## Extract to read
SEC Approves “Potential” IFRS Roadmap: D-Day Six Years Hence

Yesterday, the SEC adopted a proposed roadmap for the potential transition by US companies from US GAAP to IFRS at an open Commission meeting. The roadmap provides that the voluntary transition to IFRS for a limited category of US companies could start with reports filed for fiscal periods ending on – or after – December 15, 2009. To be allowed to do that, a company would have to be among the 20 largest companies within its industry in the world – and a large number of its competitors would have to already be using IFRS. The SEC estimates that about 110 companies would qualify for this voluntary movement.

The roapmap entails possibly mandating IFRS for large US companies for their 2014 financial statements, with somewhat smaller ones required to make the move in 2015 and then the smallest companies forced to use IFRS in 2016. The final decision on whether to implement this timetable would be made in 2011.

Here are the related SEC documents:

Press Release
Opening Remarks by Chief Accountant
Videotaped Remarks from Chair Chris Cox
Speech from Commissioner Elisse Walter

We’ll provide more coverage of this big development over the next few weeks. Note that the Big 4 auditors and others will soon be holding webcasts – I’ve already seen announcements – so there will be “all you can handle” coverage of this topic. Here’s more coverage from FEI’s “Financial Reporting Blog.”

## Goal
In the SEC roadmap post, copy everything from "Yesterday, the SEC" down to "this voluntary movement.", substituting "timeline" for "roadmap".

## Listed entries
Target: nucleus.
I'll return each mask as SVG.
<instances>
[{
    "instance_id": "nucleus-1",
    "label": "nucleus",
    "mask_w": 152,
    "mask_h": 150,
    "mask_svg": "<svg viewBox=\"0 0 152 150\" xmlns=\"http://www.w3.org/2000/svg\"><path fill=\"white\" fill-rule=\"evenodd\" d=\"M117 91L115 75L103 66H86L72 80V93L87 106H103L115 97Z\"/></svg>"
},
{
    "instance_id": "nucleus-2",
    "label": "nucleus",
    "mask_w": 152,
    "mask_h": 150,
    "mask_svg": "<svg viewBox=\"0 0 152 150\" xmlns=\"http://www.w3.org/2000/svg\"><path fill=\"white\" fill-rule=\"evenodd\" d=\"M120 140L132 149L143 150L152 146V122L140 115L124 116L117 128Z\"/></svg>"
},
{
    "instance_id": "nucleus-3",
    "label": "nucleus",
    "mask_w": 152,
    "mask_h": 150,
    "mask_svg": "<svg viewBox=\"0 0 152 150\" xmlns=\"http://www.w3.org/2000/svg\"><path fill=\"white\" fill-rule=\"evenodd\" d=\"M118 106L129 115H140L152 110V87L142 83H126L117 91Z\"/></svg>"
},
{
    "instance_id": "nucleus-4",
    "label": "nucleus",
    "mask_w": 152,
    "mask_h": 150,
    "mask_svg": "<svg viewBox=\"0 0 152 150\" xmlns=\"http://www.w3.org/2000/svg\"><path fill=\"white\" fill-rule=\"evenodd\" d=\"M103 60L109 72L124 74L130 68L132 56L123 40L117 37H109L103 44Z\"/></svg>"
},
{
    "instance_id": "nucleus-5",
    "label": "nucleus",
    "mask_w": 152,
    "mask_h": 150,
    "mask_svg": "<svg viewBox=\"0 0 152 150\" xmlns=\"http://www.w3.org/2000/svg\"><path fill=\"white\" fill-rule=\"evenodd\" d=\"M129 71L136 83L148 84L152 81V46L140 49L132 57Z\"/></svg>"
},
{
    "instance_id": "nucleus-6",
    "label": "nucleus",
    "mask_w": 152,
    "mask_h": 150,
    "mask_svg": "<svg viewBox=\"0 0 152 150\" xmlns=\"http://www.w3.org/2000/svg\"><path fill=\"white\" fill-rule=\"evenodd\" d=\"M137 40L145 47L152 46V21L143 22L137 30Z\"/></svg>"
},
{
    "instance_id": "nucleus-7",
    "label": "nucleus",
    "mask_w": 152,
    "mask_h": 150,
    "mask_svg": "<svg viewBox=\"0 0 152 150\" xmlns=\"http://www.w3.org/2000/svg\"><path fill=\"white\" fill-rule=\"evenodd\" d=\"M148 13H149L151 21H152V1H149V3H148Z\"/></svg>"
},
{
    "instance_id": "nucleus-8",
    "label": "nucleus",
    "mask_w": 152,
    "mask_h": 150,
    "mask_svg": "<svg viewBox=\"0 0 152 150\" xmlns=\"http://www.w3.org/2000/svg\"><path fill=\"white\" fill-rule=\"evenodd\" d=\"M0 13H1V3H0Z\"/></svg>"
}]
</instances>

## Task response
Yesterday, the SEC adopted a proposed timeline for the potential transition by US companies from US GAAP to IFRS at an open Commission meeting. The timeline provides that the voluntary transition to IFRS for a limited category of US companies could start with reports filed for fiscal periods ending on – or after – December 15, 2009. To be allowed to do that, a company would have to be among the 20 largest companies within its industry in the world – and a large number of its competitors would have to already be using IFRS. The SEC estimates that about 110 companies would qualify for this voluntary movement.